[Task to complete] Give back exactly the lines of the material below, starting with the line with "The Science of Skinny Cookbook: 175 H..." and going on through the line with "Timo, le petit timbre d'or.".

-- Provided records follows --

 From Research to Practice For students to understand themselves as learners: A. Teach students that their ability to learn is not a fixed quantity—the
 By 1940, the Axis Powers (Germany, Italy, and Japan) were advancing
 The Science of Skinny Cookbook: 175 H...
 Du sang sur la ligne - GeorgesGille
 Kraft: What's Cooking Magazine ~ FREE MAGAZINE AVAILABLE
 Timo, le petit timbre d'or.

-- Provided records concluded --
-- Provided records follows --

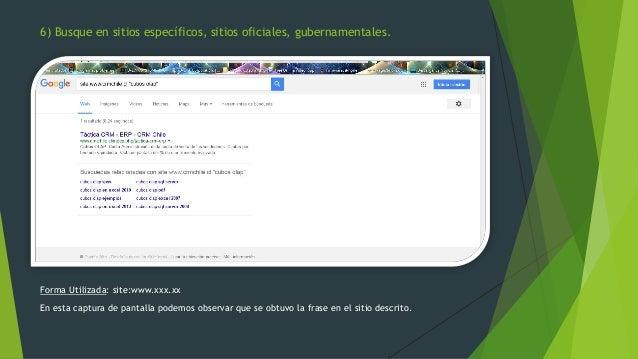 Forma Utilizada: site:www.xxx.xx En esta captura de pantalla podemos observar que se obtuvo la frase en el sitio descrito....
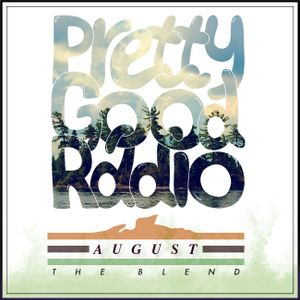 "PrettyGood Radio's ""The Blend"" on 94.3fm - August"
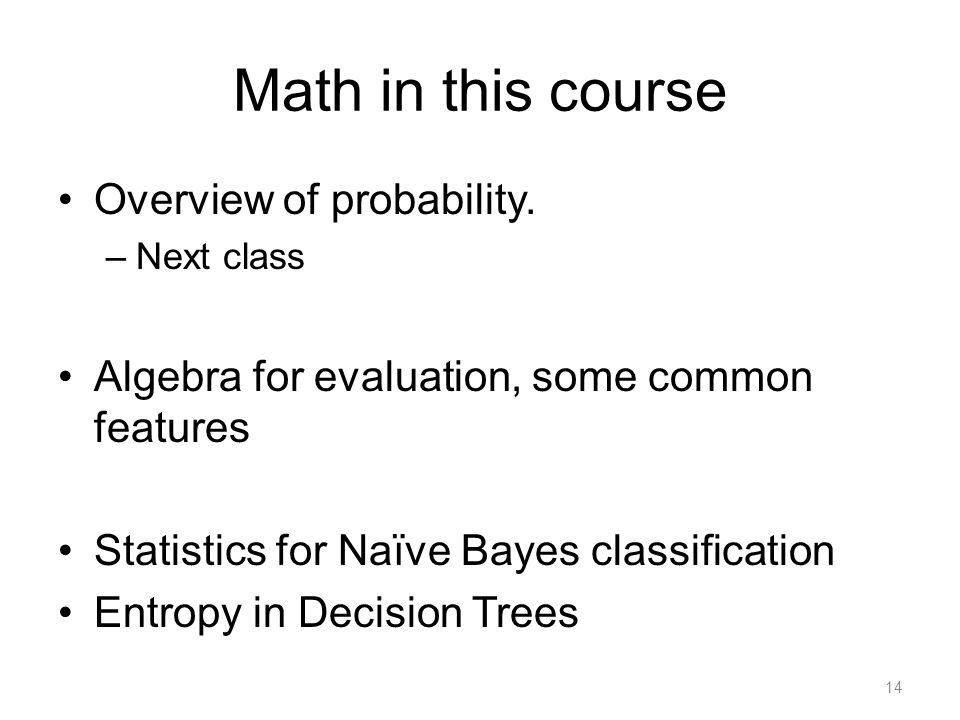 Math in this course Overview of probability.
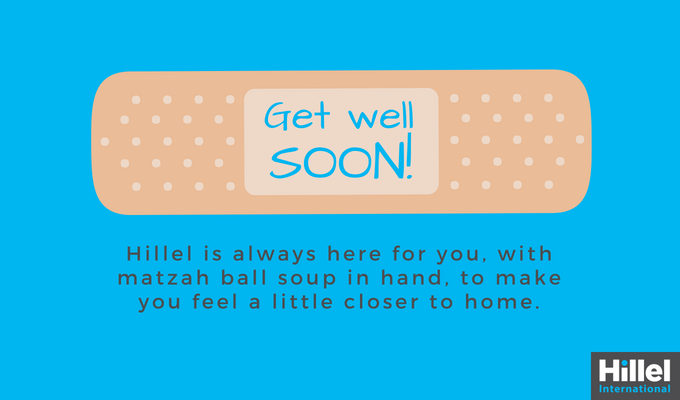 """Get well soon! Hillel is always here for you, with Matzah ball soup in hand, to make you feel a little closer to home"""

-- Provided records concluded --

[Result]
 The Science of Skinny Cookbook: 175 H...
 Du sang sur la ligne - GeorgesGille
 Kraft: What's Cooking Magazine ~ FREE MAGAZINE AVAILABLE
 Timo, le petit timbre d'or.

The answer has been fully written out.